A patient with atrial fibrillation is prescribed warfarin. Which laboratory test should the nurse monitor to assess the effectiveness of the medication?
- A. Complete blood count (CBC)
- B. Prothrombin time (PT)/INR
- C. Partial thromboplastin time (PTT)
- D. Serum potassium level
Correct Answer: B
Rationale: The correct answer is B: Prothrombin time (PT)/INR. This is because warfarin is a medication that affects the clotting ability of the blood by inhibiting vitamin K-dependent clotting factors. PT/INR is the specific laboratory test used to monitor the effectiveness of warfarin therapy. PT measures how long it takes for blood to clot, while INR standardizes the PT results. Monitoring PT/INR helps to ensure that the patient is within the target therapeutic range for anticoagulation.
Incorrect choices:
A: Complete blood count (CBC) - CBC does not directly assess the effectiveness of warfarin therapy.
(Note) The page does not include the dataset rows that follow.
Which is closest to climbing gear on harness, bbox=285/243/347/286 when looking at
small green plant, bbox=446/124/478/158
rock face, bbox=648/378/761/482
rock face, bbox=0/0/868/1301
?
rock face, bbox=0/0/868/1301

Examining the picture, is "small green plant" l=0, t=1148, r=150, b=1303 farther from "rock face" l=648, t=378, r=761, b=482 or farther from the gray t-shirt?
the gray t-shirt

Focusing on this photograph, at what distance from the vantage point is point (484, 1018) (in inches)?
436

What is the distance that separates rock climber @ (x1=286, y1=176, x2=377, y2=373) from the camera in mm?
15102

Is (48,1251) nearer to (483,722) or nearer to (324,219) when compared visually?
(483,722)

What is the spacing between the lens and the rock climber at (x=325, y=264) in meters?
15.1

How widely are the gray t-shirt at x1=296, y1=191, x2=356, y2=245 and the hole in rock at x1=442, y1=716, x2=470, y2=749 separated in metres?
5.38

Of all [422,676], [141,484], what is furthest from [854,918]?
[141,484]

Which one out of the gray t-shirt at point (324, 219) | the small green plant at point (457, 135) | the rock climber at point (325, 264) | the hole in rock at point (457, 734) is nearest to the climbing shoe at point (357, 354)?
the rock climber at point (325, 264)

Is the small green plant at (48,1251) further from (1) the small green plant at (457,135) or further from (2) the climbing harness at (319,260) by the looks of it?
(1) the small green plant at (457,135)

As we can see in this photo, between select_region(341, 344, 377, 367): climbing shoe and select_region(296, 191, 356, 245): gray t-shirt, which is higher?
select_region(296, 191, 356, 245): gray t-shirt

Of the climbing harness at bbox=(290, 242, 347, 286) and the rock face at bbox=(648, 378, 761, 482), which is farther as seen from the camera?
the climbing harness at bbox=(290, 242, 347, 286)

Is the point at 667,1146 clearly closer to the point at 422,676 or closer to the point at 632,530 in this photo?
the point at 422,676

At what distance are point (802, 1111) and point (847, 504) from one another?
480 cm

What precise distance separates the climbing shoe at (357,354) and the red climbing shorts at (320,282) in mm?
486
C: Partial thromboplastin time (PTT) - PTT is used to monitor the effectiveness of heparin therapy, not warfarin.
D: Serum potassium level - Monitoring serum potassium level is not directly related to assessing the effectiveness of warfarin therapy.
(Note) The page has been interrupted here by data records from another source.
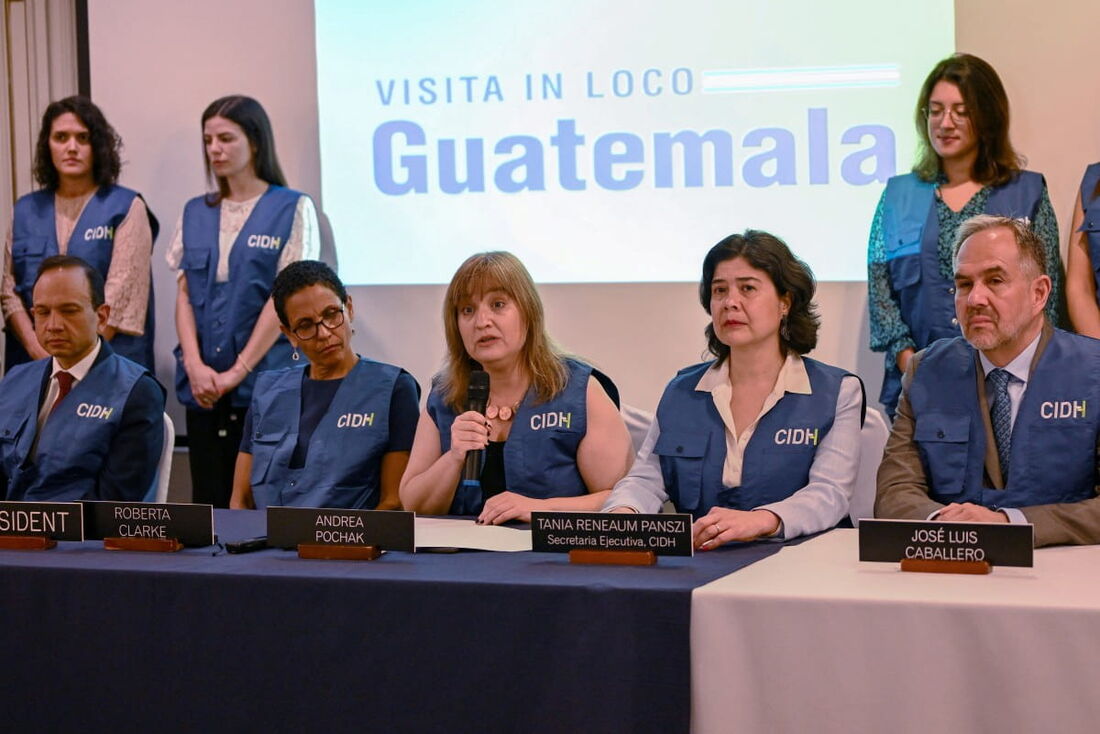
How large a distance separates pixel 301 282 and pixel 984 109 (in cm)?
186

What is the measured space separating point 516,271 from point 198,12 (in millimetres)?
2448

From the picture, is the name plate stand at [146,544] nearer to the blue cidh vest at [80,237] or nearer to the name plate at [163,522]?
the name plate at [163,522]

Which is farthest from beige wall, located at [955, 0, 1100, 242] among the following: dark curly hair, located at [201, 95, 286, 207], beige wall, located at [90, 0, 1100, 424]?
dark curly hair, located at [201, 95, 286, 207]

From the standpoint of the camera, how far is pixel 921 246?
3496mm

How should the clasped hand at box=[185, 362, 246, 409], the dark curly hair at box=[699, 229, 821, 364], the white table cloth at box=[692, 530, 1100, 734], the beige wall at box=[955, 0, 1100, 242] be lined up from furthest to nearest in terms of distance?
the clasped hand at box=[185, 362, 246, 409]
the beige wall at box=[955, 0, 1100, 242]
the dark curly hair at box=[699, 229, 821, 364]
the white table cloth at box=[692, 530, 1100, 734]

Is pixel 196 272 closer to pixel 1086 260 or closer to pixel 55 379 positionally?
pixel 55 379

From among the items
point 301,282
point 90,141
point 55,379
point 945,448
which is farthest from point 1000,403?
point 90,141

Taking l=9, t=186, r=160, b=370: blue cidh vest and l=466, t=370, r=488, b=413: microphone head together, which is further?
l=9, t=186, r=160, b=370: blue cidh vest

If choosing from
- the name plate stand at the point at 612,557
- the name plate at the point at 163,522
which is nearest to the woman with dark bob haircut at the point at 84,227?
the name plate at the point at 163,522

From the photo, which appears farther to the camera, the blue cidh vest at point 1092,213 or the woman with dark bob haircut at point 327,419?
the blue cidh vest at point 1092,213

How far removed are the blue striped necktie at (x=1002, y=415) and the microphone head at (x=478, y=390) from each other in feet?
3.08

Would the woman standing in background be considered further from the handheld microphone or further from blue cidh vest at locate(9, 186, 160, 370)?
blue cidh vest at locate(9, 186, 160, 370)

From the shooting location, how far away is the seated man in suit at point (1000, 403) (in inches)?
87.0

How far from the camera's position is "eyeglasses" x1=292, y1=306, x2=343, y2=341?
2.88 m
While assessing a 70-year-old female client with Alzheimer's disease, the nurse notes deep inflamed cracks at the corners of her mouth. What intervention should the nurse include in this client's plan of care?
- A. Apply a moisturizing cream to the affected areas.
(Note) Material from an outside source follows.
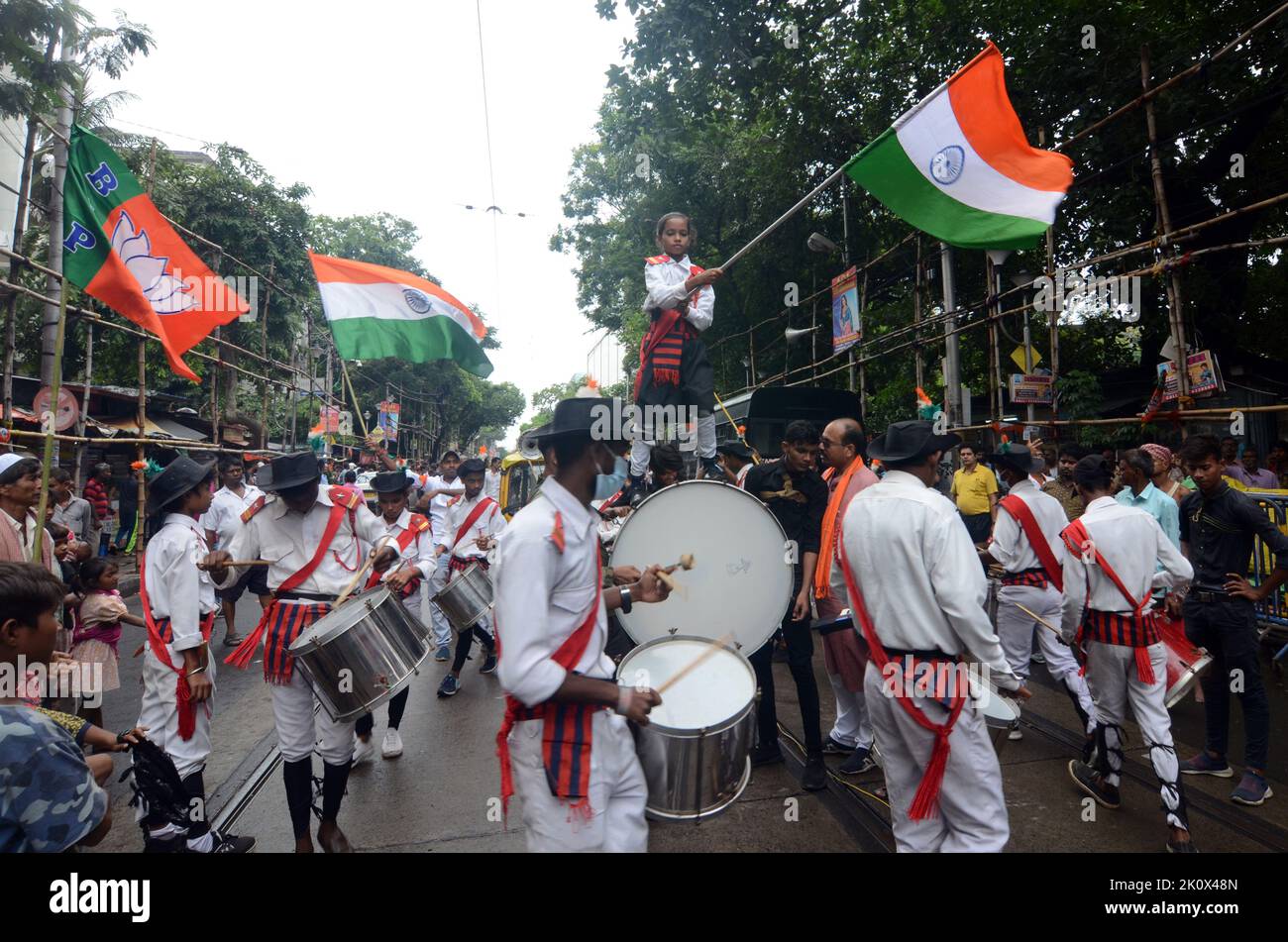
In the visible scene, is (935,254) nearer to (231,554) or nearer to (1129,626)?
(1129,626)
- B. Encourage the client to consume foods rich in vitamin B.
- C. Notify the healthcare provider for further evaluation.
- D. Ensure that the client gets adequate B vitamins in foods or supplements.
Correct Answer: D
Rationale: The correct answer is D because deep inflamed cracks at the corners of the mouth can be a sign of vitamin B deficiency, specifically B2 (riboflavin) or B3 (niacin). Ensuring the client gets adequate B vitamins through foods or supplements can help address the deficiency and improve the condition. Option A is incorrect as simply applying a moisturizing cream does not address the underlying cause. Option B is not the best choice because while vitamin B-rich foods are beneficial, they may not be sufficient to correct a deficiency. Option C is not the immediate priority unless there are other concerning symptoms present.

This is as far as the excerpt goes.